Aggressive and reactive fibrosis of the bone marrow
What are some MPD-associated gene mutations?
JAK2, calreticulin, and MPL
In polycythaemia vera, which gene(s) are mutated and in what percentage of cases?
JAK2 undergoes a single point mutation (V617F) in 100% of cases of polycythaemia vera
In essential thrombocytopenia, what gene(s) are mutated and in what percentage of cases?
JAK2 V617F (60%), calreticulin (30%), MPL (5%)
In primary myelofibrosis, what gene(s) are mutated and in what percentage of cases?
JAK2 V617F (60%), calreticulin (30%)
What myeloproliferative disorders is the JAK2 mutation found in?

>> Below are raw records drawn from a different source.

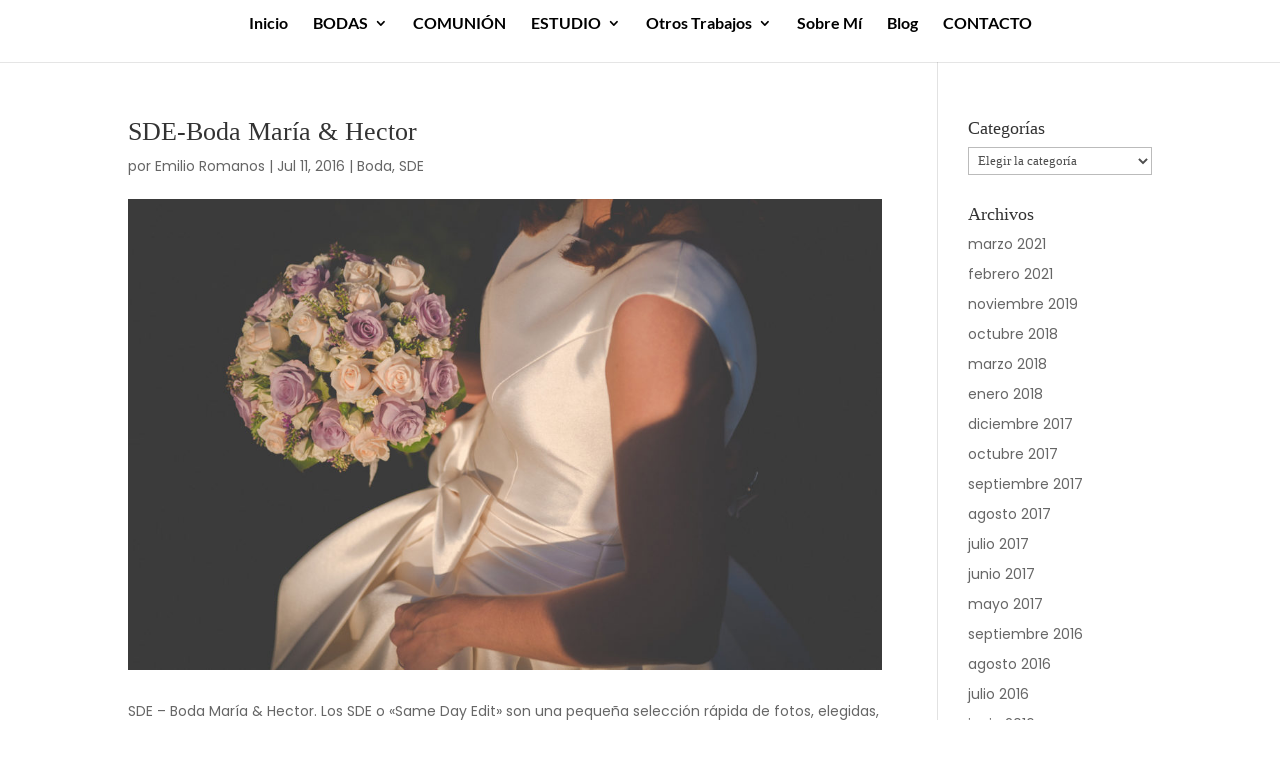

--- FILE ---
content_type: text/css; charset=utf-8
request_url: https://emilioromanos.es/wp-content/et-cache/global/et-divi-customizer-global.min.css?ver=1767339206
body_size: 1623
content:
.container,.et_pb_row,.et_pb_slider .et_pb_container,.et_pb_fullwidth_section .et_pb_title_container,.et_pb_fullwidth_section .et_pb_title_featured_container,.et_pb_fullwidth_header:not(.et_pb_fullscreen) .et_pb_fullwidth_header_container{max-width:1206px}.et_boxed_layout #page-container,.et_boxed_layout.et_non_fixed_nav.et_transparent_nav #page-container #top-header,.et_boxed_layout.et_non_fixed_nav.et_transparent_nav #page-container #main-header,.et_fixed_nav.et_boxed_layout #page-container #top-header,.et_fixed_nav.et_boxed_layout #page-container #main-header,.et_boxed_layout #page-container .container,.et_boxed_layout #page-container .et_pb_row{max-width:1366px}#main-header .nav li ul{background-color:#cecece}#top-header,#et-secondary-nav li ul{background-color:rgba(46,163,242,0.37)}.et_header_style_centered .mobile_nav .select_page,.et_header_style_split .mobile_nav .select_page,.et_nav_text_color_light #top-menu>li>a,.et_nav_text_color_dark #top-menu>li>a,#top-menu a,.et_mobile_menu li a,.et_nav_text_color_light .et_mobile_menu li a,.et_nav_text_color_dark .et_mobile_menu li a,#et_search_icon:before,.et_search_form_container input,span.et_close_search_field:after,#et-top-navigation .et-cart-info{color:#000000}.et_search_form_container input::-moz-placeholder{color:#000000}.et_search_form_container input::-webkit-input-placeholder{color:#000000}.et_search_form_container input:-ms-input-placeholder{color:#000000}#top-menu li a{font-size:16px}body.et_vertical_nav .container.et_search_form_container .et-search-form input{font-size:16px!important}#top-menu li.current-menu-ancestor>a,#top-menu li.current-menu-item>a,#top-menu li.current_page_item>a{color:#8e8e8e}#footer-info{font-size:20px}@media only screen and (min-width:981px){.et_header_style_centered #logo{max-height:54%}.et_pb_svg_logo.et_header_style_centered #logo{height:54%}.et_header_style_centered.et_hide_primary_logo #main-header:not(.et-fixed-header) .logo_container,.et_header_style_centered.et_hide_fixed_logo #main-header.et-fixed-header .logo_container{height:11.88px}.et-fixed-header#top-header,.et-fixed-header#top-header #et-secondary-nav li ul{background-color:rgba(46,163,242,0.37)}.et-fixed-header #top-menu a,.et-fixed-header #et_search_icon:before,.et-fixed-header #et_top_search .et-search-form input,.et-fixed-header .et_search_form_container input,.et-fixed-header .et_close_search_field:after,.et-fixed-header #et-top-navigation .et-cart-info{color:#000000!important}.et-fixed-header .et_search_form_container input::-moz-placeholder{color:#000000!important}.et-fixed-header .et_search_form_container input::-webkit-input-placeholder{color:#000000!important}.et-fixed-header .et_search_form_container input:-ms-input-placeholder{color:#000000!important}.et-fixed-header #top-menu li.current-menu-ancestor>a,.et-fixed-header #top-menu li.current-menu-item>a,.et-fixed-header #top-menu li.current_page_item>a{color:#8e8e8e!important}}@media only screen and (min-width:1507px){.et_pb_row{padding:30px 0}.et_pb_section{padding:60px 0}.single.et_pb_pagebuilder_layout.et_full_width_page .et_post_meta_wrapper{padding-top:90px}.et_pb_fullwidth_section{padding:0}}	h1,h2,h3,h4,h5,h6{font-family:'Georgia',Georgia,"Times New Roman",serif}body,input,textarea,select{font-family:'Georgia',Georgia,"Times New Roman",serif}#main-header,#et-top-navigation{font-family:'Lato',Helvetica,Arial,Lucida,sans-serif}body{font-family:"Poppins",sans-serif}.bottom-animated.et-animated{opacity:1;animation:fadeBottom 0.8s cubic-bezier(0.43,0,0.53,0.94)}@media only screen and (max-width:1023px){.cta_custom{top:5px!important;position:relative}}@media only screen and (min-width:1024px){.cta_custom{top:35px!important;position:relative}}@media only screen and (min-width:1600px){.cta_custom.et_pb_promo{padding-top:18%!important}}.social_media_custom_1,.social_media_custom_2,.social_media_custom_3,.social_media_custom_4{margin-bottom:0!important;background-color:#01d6c4}.social_media_custom_1{right:75%!important}.social_media_custom_2{right:50%!important}.social_media_custom_3{right:25%!important}.social_media_custom_4{right:0!important}.tabs_custom .et_pb_pricing_content_top{border-bottom:none}.tabs_custom .et_pb_pricing_table{padding-bottom:0;border:none;border-radius:10px;box-shadow:0px 5px 10px rgba(122,125,255,0.35);transition:0.3s}.tabs_custom .et_pb_pricing_table:hover{box-shadow:0px 5px 17px 8px rgba(122,125,255,0.55);transform:translateY(-8px)}.tabs_custom h2.et_pb_pricing_title{background:#7A7DFF;border:5px solid #fff;border-radius:30px;font-weight:600;margin:-35px auto 10px;padding:5px 0;width:140px;box-shadow:0px 5px 10px 3px rgba(122,125,255,0.75)}.tabs_custom .et_pb_pricing_heading{margin-bottom:0;border-radius:10px 10px 0 0}#page-container .tabs_custom.et_pb_pricing .et_pb_pricing_table .et_pb_button{min-width:70%;font-weight:600;line-height:2.4em;top:27px;border:5px solid #fff;box-shadow:0px 5px 10px rgba(122,125,255,0.35)}.et_pb_pricing_table .et_pb_sum{border-bottom:4px solid;padding-bottom:2%}@media only screen and (min-width:981px){.et_pb_column_4_4 .tabs_custom.et_pb_pricing .et_pb_pricing_table{width:27%}.tabs_custom .et_pb_pricing_table{margin:3%}}@media only screen and (max-width:767px){.tabs_custom_column .et_pb_column .et_pb_pricing_table{margin:0 0 100px!important}}.elegantdesign a.more-link{font-size:14px;color:#71818c!important;font-weight:600;text-transform:uppercase;margin-top:10px;display:inline-block;padding:8px 16px;border-radius:60px;background-color:#f7f9fb;border:2px solid #e9eff5}.elegantdesign a.more-link:hover{color:#20292f}#skew:before{content:'';transform:skew(0,-7deg);position:absolute;left:0;right:0;top:-120px;height:380px;background:#ffffff}.elegantdesign .entry-title{margin-top:0;padding-bottom:20px}.elegantdesign .et_pb_image_container{margin:-20px -40px 40px}.elegantdesign .et_pb_blog_grid .et_pb_post{margin-bottom:100px;width:100%;padding:900px;background-color:#fff;border-radius:4px;box-shadow:0px 20px 150px #d6dee4;text-align:center}.elegantdesign .et_pb_post .post-meta{margin-bottom:40px}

Polycythaemia vera, essential thrombocythaemia, primary myelofibrosis
What activates the JAK2 signalling pathway resulting in the normal response to EPO?
JAK2 is normally bound to the inactive EPO receptor. When EPO binds to the EPO receptor, the receptor dimerises and autophosphorylates and phosphorylates JAK2.
In the case of JAK2 mutation, what happens to the JAK2 signalling pathway?
In the case of JAK2 mutation, the JAK2 signalling pathway is constitutively active so you get an EPO response even in the absence of EPO
In what myeloproliferative disorders is calreticulin mutations found in?
In some cases of ET and PMF
How are myeloproliferative disorders diagnosed?
Based on a combination of clinical features (symptoms, splenomegaly), FBC+/- bone marrow biopsy, EPO level, mutation testing (phenotyping linked to acquired mutation)
Who is polycythaemia more common in?